(Questions about scene geometry)
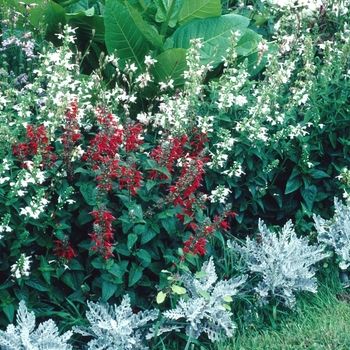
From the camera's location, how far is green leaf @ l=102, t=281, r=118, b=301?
2.96 metres

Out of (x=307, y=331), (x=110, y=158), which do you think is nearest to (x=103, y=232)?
(x=110, y=158)

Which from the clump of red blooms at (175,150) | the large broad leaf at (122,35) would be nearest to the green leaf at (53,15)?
the large broad leaf at (122,35)

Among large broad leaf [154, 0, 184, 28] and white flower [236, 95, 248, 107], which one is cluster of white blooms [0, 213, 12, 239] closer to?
white flower [236, 95, 248, 107]

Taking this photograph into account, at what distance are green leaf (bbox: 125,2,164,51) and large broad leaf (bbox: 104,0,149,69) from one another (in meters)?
0.03

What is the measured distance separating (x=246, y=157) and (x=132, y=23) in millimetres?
1242

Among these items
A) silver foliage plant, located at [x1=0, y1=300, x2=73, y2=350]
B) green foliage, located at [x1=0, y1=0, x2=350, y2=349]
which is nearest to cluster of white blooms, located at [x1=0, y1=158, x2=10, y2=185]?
green foliage, located at [x1=0, y1=0, x2=350, y2=349]

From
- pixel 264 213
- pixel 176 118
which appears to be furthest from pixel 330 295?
pixel 176 118

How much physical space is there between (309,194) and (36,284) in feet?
5.97

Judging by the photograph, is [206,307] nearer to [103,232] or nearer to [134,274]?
[134,274]

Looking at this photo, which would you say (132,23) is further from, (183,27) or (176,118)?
(176,118)

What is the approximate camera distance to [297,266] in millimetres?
3338

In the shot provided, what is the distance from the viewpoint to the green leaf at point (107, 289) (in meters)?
2.96

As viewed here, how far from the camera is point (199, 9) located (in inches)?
181

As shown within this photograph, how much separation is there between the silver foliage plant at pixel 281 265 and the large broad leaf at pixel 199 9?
72.0 inches
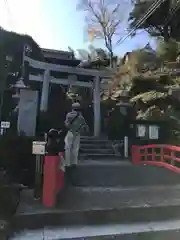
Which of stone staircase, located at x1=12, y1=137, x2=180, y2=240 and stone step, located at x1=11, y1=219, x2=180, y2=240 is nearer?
stone step, located at x1=11, y1=219, x2=180, y2=240

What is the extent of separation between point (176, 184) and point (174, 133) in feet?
14.6

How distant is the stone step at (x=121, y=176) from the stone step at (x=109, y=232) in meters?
2.11

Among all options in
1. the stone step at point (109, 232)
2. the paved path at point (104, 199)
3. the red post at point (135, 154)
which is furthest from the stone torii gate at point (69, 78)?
the stone step at point (109, 232)

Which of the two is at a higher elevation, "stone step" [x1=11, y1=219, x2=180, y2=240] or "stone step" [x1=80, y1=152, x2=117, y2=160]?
"stone step" [x1=80, y1=152, x2=117, y2=160]

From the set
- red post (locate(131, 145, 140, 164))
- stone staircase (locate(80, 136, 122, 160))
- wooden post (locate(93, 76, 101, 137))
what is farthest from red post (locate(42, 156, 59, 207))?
wooden post (locate(93, 76, 101, 137))

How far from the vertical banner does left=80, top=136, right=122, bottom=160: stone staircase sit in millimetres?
2106

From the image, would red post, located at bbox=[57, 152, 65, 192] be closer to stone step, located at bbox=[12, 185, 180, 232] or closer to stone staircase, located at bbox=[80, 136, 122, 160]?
stone step, located at bbox=[12, 185, 180, 232]

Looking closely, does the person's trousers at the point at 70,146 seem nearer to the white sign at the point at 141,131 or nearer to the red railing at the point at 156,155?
the red railing at the point at 156,155

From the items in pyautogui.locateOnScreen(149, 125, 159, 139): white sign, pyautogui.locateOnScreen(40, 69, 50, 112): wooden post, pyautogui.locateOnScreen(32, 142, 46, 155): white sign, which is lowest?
pyautogui.locateOnScreen(32, 142, 46, 155): white sign

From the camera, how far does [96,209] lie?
16.3ft

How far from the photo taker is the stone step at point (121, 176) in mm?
6966

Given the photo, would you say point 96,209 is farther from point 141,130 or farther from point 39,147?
point 141,130

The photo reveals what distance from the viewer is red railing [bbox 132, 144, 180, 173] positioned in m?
8.91

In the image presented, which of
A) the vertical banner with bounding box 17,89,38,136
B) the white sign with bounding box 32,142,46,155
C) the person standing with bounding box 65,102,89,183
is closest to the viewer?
the white sign with bounding box 32,142,46,155
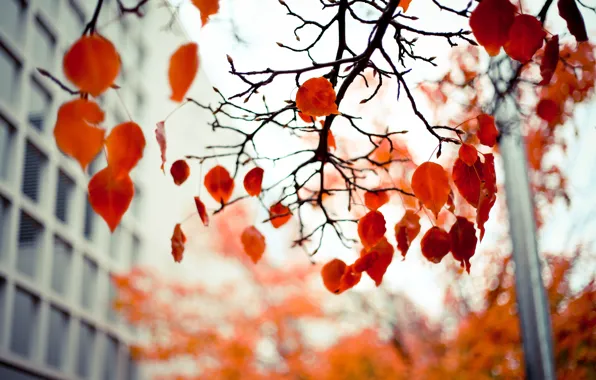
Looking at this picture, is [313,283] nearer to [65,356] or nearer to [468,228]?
[65,356]

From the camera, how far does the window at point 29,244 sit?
13.5ft

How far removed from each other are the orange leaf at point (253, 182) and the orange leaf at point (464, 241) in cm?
35

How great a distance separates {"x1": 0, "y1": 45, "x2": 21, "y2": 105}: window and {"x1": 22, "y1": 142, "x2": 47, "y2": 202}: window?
383 mm

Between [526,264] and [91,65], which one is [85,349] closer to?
[526,264]

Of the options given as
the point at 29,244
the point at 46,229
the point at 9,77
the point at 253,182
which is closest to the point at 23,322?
the point at 29,244

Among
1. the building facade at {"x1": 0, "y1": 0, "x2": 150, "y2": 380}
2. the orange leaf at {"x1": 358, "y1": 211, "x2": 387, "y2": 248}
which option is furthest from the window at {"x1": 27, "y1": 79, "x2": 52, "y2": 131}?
the orange leaf at {"x1": 358, "y1": 211, "x2": 387, "y2": 248}

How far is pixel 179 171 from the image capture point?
42.3 inches

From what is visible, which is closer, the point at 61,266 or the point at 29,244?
the point at 29,244

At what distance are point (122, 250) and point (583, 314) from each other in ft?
14.4

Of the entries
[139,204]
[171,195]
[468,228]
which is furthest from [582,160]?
[171,195]

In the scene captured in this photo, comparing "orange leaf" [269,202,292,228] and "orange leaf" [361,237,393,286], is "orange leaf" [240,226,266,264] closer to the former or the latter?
"orange leaf" [269,202,292,228]

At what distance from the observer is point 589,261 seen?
108 inches

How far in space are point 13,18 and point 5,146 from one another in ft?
2.67

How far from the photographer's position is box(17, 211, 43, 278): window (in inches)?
161
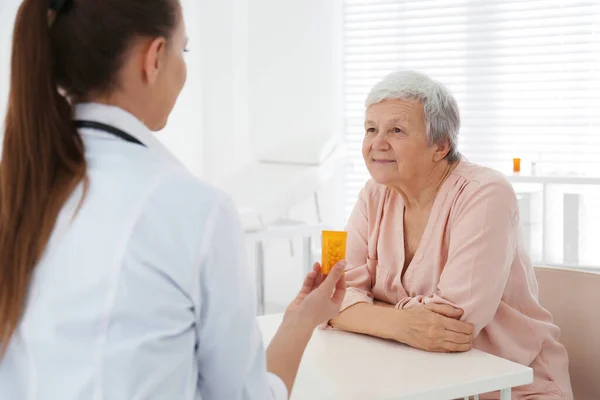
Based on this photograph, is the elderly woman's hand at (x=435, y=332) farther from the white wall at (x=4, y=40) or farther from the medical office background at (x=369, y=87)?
the white wall at (x=4, y=40)

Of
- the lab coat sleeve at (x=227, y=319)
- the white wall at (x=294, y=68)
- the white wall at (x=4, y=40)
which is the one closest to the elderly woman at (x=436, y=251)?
the lab coat sleeve at (x=227, y=319)

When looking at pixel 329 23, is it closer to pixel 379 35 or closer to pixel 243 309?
pixel 379 35

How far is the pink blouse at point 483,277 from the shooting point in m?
1.78

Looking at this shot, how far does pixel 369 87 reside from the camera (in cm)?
491

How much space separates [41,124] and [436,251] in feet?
3.93

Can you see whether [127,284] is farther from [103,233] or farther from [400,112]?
[400,112]

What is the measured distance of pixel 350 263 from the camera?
2.11m

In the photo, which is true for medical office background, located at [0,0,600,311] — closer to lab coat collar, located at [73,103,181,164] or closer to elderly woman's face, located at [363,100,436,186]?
elderly woman's face, located at [363,100,436,186]

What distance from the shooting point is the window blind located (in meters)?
4.20

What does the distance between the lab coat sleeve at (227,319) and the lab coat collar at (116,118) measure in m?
0.12

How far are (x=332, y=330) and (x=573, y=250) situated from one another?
6.87 feet

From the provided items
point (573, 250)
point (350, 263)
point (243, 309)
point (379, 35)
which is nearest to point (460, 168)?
point (350, 263)

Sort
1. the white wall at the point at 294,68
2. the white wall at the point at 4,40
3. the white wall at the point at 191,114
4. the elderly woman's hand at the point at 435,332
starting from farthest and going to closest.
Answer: the white wall at the point at 191,114 → the white wall at the point at 294,68 → the white wall at the point at 4,40 → the elderly woman's hand at the point at 435,332

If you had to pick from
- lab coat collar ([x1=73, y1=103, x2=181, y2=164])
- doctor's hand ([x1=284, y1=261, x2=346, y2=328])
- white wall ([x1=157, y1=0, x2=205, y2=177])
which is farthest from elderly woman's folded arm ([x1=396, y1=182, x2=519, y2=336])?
white wall ([x1=157, y1=0, x2=205, y2=177])
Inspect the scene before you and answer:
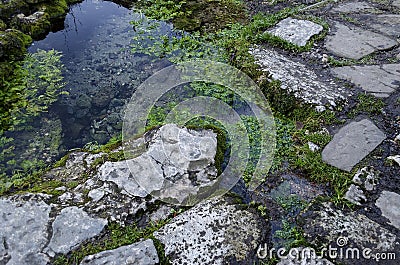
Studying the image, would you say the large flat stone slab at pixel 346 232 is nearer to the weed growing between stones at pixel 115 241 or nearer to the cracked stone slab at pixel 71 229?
the weed growing between stones at pixel 115 241

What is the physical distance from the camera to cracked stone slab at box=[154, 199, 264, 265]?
2.73 meters

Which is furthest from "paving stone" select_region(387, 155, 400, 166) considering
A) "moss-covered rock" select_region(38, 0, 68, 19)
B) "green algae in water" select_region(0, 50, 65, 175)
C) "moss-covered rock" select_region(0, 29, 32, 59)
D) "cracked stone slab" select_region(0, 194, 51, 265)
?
"moss-covered rock" select_region(38, 0, 68, 19)

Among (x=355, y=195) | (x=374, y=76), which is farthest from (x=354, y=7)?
(x=355, y=195)

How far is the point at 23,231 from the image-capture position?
281 centimetres

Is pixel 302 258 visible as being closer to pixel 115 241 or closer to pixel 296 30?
pixel 115 241

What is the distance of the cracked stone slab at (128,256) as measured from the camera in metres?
2.62

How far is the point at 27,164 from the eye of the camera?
3.87m

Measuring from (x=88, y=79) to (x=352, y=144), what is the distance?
12.4 feet

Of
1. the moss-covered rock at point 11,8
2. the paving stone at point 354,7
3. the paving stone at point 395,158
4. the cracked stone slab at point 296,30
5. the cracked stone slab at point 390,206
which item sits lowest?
the cracked stone slab at point 390,206

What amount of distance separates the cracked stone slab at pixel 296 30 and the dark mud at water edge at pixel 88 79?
1.90 m

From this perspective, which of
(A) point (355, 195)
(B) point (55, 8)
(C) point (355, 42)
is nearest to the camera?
(A) point (355, 195)

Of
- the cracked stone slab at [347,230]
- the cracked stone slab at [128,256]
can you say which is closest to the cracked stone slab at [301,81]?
the cracked stone slab at [347,230]

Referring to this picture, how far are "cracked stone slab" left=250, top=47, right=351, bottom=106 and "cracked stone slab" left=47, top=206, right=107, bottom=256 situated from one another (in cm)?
276

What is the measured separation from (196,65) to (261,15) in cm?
185
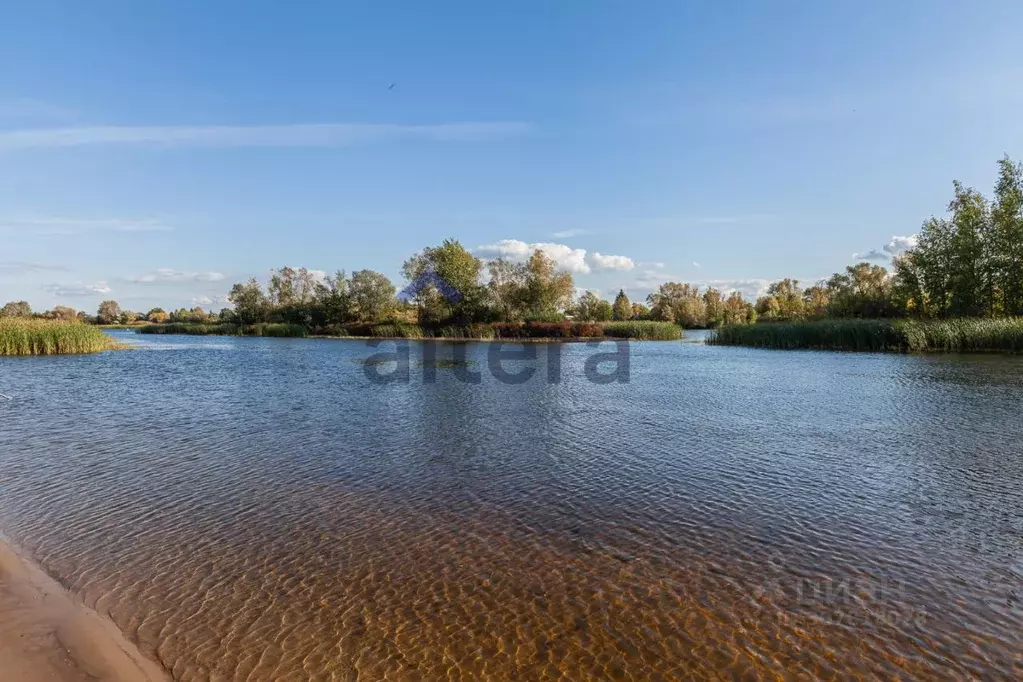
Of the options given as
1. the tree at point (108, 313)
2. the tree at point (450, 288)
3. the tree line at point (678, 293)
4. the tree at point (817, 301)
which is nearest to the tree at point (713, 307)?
the tree line at point (678, 293)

=== Do this ===
Rewrite the lines from the one containing "What is the distance of" through the end of the records as a JSON list of strings, one string per line, with blank lines and pictures left out.

=== Finished exercise ===
[
  "What is the distance of the cracked stone slab at (128,256) as measured from the camera in metres?",
  "2.62",
  "How far is the point at 27,164 from the eye of the camera?",
  "3.87m",
  "Measuring from (x=88, y=79) to (x=352, y=144), what is the distance?",
  "12.4 feet",
  "Of",
  "1. the moss-covered rock at point 11,8",
  "2. the paving stone at point 354,7",
  "3. the paving stone at point 395,158",
  "4. the cracked stone slab at point 296,30",
  "5. the cracked stone slab at point 390,206",
  "which item sits lowest?",
  "the cracked stone slab at point 390,206",
  "What amount of distance separates the cracked stone slab at pixel 296 30 and the dark mud at water edge at pixel 88 79?",
  "1.90 m",
  "From this perspective, which of",
  "(A) point (355, 195)",
  "(B) point (55, 8)",
  "(C) point (355, 42)",
  "is nearest to the camera?",
  "(A) point (355, 195)",
  "Of",
  "- the cracked stone slab at [347,230]",
  "- the cracked stone slab at [128,256]",
  "can you say which is closest to the cracked stone slab at [301,81]?",
  "the cracked stone slab at [347,230]",
  "Referring to this picture, how far are \"cracked stone slab\" left=250, top=47, right=351, bottom=106 and \"cracked stone slab\" left=47, top=206, right=107, bottom=256 situated from one another (in cm)?",
  "276",
  "What is the measured separation from (196,65) to (261,15) in cm?",
  "185",
  "Of the options given as",
  "1. the tree at point (108, 313)",
  "2. the tree at point (450, 288)",
  "3. the tree line at point (678, 293)",
  "4. the tree at point (817, 301)",
  "which is nearest to the tree at point (713, 307)?",
  "the tree line at point (678, 293)"
]